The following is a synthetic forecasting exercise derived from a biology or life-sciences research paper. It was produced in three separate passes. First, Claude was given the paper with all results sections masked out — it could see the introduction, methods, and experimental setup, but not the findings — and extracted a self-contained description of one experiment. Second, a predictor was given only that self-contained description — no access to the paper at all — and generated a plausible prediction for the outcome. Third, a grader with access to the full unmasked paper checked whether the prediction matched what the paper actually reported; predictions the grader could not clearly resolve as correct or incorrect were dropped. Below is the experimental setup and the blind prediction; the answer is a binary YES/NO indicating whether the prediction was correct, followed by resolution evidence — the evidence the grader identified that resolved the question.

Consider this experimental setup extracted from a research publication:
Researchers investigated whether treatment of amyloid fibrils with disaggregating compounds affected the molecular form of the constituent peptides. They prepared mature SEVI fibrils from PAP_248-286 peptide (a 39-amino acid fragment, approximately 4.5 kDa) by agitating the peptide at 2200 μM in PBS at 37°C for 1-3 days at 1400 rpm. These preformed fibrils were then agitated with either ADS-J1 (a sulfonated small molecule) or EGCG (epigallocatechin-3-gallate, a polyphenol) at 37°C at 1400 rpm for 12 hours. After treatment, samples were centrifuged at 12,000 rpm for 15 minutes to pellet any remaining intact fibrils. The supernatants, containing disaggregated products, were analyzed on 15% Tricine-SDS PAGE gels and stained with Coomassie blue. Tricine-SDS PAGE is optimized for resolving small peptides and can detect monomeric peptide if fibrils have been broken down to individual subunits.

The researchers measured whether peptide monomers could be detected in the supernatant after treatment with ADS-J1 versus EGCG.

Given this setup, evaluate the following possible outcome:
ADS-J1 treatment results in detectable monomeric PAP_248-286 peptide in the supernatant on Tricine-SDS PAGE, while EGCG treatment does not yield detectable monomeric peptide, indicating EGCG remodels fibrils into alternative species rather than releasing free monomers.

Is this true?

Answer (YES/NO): YES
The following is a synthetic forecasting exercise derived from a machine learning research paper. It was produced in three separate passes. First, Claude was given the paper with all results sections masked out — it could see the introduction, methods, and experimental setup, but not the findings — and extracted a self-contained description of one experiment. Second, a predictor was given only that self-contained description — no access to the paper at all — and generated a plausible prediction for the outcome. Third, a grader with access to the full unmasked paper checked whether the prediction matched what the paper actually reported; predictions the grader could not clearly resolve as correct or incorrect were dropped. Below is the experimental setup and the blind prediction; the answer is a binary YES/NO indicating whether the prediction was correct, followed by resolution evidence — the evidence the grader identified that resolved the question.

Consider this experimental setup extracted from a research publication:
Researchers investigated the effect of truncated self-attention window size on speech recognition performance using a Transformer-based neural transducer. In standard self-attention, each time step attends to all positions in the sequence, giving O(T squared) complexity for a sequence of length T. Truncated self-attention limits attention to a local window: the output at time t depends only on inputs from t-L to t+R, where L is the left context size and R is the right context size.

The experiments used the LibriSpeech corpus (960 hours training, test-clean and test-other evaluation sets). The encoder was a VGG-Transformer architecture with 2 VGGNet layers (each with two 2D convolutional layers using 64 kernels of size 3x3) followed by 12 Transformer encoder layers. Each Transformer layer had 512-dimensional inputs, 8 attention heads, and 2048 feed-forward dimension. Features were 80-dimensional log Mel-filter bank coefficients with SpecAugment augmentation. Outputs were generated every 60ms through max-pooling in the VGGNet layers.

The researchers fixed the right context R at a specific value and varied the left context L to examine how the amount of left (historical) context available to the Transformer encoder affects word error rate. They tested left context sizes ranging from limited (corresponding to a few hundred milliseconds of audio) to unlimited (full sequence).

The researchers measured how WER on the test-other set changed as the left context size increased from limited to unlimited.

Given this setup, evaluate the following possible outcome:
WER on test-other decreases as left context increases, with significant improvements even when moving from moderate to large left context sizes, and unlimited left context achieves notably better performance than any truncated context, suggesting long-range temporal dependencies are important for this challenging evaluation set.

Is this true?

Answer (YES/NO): NO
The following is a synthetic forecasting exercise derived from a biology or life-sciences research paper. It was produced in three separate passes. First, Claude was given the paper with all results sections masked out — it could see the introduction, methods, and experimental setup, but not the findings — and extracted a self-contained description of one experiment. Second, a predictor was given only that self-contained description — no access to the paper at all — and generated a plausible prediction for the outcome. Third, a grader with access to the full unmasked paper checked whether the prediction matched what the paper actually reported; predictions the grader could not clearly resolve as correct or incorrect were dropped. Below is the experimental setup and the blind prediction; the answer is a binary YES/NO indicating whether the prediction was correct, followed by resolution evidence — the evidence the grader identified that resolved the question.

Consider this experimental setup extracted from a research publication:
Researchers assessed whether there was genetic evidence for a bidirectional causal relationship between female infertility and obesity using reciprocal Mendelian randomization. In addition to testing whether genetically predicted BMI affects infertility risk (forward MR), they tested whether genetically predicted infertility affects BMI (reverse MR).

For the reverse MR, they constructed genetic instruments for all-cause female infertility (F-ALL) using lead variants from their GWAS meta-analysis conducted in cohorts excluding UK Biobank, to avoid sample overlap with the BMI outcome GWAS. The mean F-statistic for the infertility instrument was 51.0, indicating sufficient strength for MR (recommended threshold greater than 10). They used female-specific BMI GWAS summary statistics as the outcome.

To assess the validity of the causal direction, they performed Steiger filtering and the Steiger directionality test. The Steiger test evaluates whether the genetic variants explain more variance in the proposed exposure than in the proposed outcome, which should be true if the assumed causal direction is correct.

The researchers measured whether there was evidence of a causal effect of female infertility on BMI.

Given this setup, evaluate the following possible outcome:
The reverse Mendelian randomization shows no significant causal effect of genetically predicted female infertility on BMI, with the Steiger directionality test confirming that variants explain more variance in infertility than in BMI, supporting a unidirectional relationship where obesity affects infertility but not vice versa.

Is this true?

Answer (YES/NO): NO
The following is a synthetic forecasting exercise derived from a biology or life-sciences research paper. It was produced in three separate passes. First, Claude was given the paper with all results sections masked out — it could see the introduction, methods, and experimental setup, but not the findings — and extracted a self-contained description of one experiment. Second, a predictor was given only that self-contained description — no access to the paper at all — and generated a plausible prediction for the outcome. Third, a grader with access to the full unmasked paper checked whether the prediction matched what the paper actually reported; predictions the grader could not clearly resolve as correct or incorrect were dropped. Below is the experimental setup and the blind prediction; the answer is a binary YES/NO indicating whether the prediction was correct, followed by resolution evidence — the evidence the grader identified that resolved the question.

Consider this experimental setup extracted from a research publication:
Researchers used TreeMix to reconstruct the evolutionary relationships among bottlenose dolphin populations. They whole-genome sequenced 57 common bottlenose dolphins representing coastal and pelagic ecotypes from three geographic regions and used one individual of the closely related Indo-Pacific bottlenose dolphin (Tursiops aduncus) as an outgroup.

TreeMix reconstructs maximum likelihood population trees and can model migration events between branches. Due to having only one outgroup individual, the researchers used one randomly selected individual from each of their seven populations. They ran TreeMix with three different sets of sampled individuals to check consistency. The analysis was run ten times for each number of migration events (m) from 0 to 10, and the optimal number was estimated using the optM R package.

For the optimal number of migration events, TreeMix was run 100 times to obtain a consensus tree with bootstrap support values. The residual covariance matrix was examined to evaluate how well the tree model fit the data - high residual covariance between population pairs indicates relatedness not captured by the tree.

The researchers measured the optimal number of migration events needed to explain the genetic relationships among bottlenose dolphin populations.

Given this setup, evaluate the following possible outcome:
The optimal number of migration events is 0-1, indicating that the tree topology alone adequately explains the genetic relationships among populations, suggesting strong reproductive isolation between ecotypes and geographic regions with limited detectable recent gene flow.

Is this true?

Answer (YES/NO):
□ □ □ □ □ □ □
Exercise requirements ▸ Copy each line above that has the word "ecotypes".

Solution ▸
Researchers used TreeMix to reconstruct the evolutionary relationships among bottlenose dolphin populations. They whole-genome sequenced 57 common bottlenose dolphins representing coastal and pelagic ecotypes from three geographic regions and used one individual of the closely related Indo-Pacific bottlenose dolphin (Tursiops aduncus) as an outgroup.
The optimal number of migration events is 0-1, indicating that the tree topology alone adequately explains the genetic relationships among populations, suggesting strong reproductive isolation between ecotypes and geographic regions with limited detectable recent gene flow.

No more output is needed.